U.S. long-distance runners wearing Saucony at Olympics
Wolverine brands in limelight as company keeps close eye on strategy.
The Saucony brand will be well represented in Rio de Janeiro for the 2016 Olympic Games with U.S. long-distance runners Molly Huddle and Jared Ward sporting the shoes, according to Blake W. Krueger, Wolverine Worldwide Inc. chairman, CEO and president.
Saucony isn’t the only Wolverine brand in the spotlight this summer.
Krueger said a partnership with Tough Mudder outdoor obstacle challenge events is garnering a lot of digital and social engagement for the Merrell brand this summer. He said last week during a conference call to discuss Wolverine Worldwide’s second quarter financial results that he expects both brands to continue to do well.
Specifically, Krueger predicts the upcoming release of the Arctic Grip Collection will boost Merrell.
“In the next few weeks, Merrell will launch what is poised to be one of the most talked-about product innovations of the year,” Krueger said.
He said the new Arctic Grip technology provides up to three times the traction on wet, icy surfaces.
Arctic Grip won best in show earlier this year at the Outdoor Retailer Winter Market Tradeshow.
Wolverine Worldwide announced in January that it had signed an exclusive agreement with Vibram, a maker of high-performance soles and developer of Vibram Arctic Grip, for 2016.

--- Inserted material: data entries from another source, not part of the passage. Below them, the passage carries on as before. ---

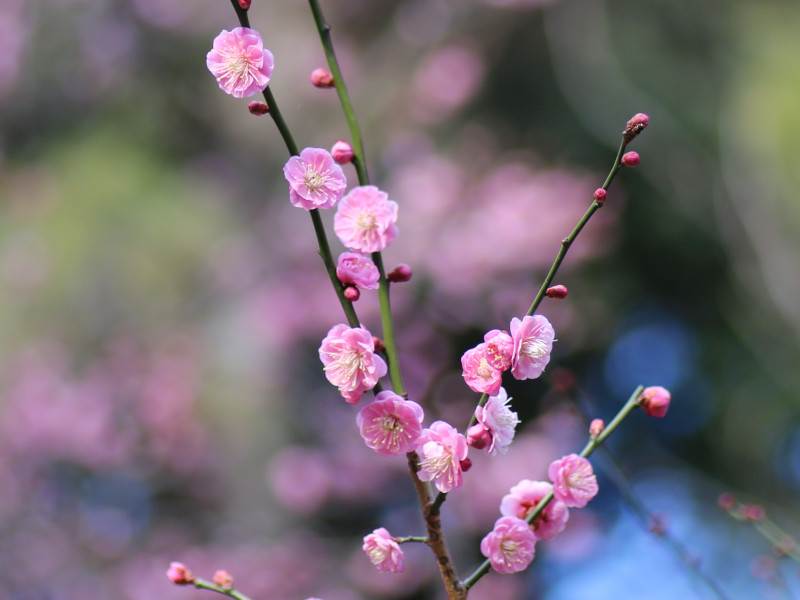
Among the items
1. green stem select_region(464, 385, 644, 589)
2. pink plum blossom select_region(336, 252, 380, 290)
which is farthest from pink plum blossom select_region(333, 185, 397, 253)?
green stem select_region(464, 385, 644, 589)

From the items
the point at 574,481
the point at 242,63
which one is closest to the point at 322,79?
the point at 242,63

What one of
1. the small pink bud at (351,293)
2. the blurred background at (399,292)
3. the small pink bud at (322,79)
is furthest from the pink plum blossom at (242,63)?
the blurred background at (399,292)

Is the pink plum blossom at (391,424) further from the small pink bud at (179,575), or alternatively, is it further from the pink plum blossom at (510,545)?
the small pink bud at (179,575)

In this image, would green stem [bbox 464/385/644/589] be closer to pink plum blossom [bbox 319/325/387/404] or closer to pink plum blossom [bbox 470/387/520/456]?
pink plum blossom [bbox 470/387/520/456]

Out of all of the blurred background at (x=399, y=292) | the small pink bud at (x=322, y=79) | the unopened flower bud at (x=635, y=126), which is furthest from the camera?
the blurred background at (x=399, y=292)

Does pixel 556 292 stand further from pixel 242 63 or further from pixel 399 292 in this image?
pixel 399 292

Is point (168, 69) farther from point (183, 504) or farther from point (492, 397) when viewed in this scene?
point (492, 397)

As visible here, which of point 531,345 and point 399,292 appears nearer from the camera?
point 531,345
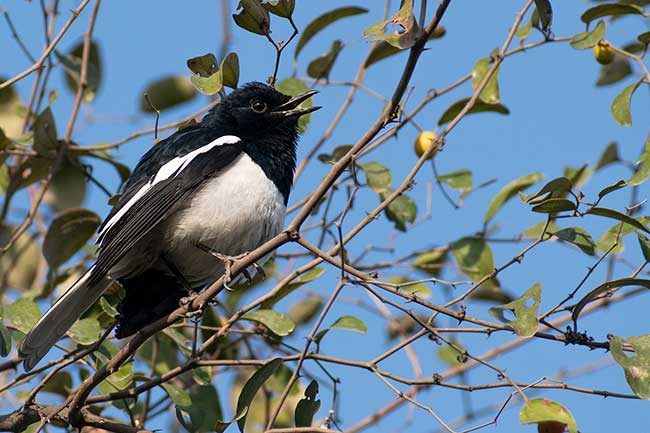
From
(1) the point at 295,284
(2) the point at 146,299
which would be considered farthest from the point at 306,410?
(2) the point at 146,299

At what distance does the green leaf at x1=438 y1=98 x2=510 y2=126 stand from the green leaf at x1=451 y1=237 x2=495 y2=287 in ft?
1.70

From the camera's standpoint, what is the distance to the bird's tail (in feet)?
11.1

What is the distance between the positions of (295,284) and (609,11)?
1483mm

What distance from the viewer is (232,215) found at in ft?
12.0

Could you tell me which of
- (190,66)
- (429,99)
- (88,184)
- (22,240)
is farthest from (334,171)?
(22,240)

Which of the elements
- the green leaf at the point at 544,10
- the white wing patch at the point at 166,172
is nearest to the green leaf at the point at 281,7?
the green leaf at the point at 544,10

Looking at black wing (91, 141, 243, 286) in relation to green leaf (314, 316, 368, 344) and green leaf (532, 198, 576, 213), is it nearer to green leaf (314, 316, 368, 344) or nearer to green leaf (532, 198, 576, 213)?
Answer: green leaf (314, 316, 368, 344)

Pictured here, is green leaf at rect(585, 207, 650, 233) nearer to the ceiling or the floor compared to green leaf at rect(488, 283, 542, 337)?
nearer to the ceiling

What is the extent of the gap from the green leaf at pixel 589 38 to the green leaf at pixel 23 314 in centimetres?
206

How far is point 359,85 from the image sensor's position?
414 cm

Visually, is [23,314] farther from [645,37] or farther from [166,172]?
[645,37]

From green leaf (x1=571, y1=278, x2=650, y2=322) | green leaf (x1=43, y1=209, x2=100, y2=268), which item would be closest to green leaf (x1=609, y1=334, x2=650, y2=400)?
green leaf (x1=571, y1=278, x2=650, y2=322)

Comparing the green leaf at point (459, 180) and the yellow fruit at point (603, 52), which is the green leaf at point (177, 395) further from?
the yellow fruit at point (603, 52)

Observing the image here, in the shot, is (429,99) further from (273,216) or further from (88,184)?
(88,184)
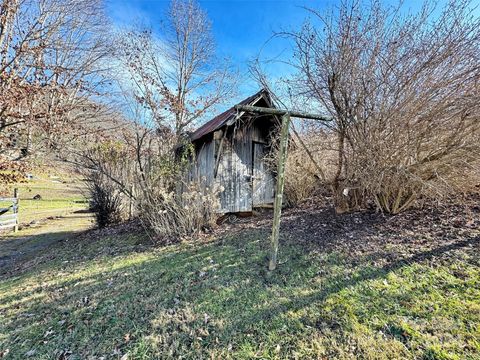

As part of the agreement, the technology will appear on six Wolverine Worldwide brands this year: Merrell (which will be the first), Sperry, Hush Puppies, Saucony, Wolverine and Cat Footwear.
Krueger said while the Sperry brand faced headwinds in the first half of this year due to “softness in the boat shoe category” as consumers focused on more athletic-inspired styles, the brand will launch a new line in early 2017 that he expects will attract buyers.
He said the Seven Seas Collection is an “athletic-inspired offering that provides superior fit, comfort and performance.”
“It will be front and center with Oracle Team USA at next year’s America’s Cup,” Krueger said.
Overall, Krueger said Wolverine’s second quarter was better than expected.
The company reported revenue of $583.7 million, declining 7.4 percent from the prior year, which it said was “in line with expectations.”
Underlying revenue — which is reported revenue adjusted for the impact of foreign exchange, retail store closures, and the exit of the Cushe business — declined 5.2 percent from the prior year.
Krueger said Wolverine continues to focus on a handful of strategic initiatives aimed at achieving 12 percent operating margin by the end of 2018.
“We have made considerable progress across a number of fronts, including right-sizing our store fleet, restructuring our operations in Canada and consolidating and reorganizing our apparel and accessory initiative,” he said.
He also discussed additional strategic initiatives that he considers important to company growth.
“We are focused on driving the global growth of the brands through a consumer-centric approach to product innovation and demand creation,” Krueger said. “We’ve doubled down on investments in consumer research, trends and advanced concepts. We’ve added new talent to our consumer insights team along with our brand product and marketing team.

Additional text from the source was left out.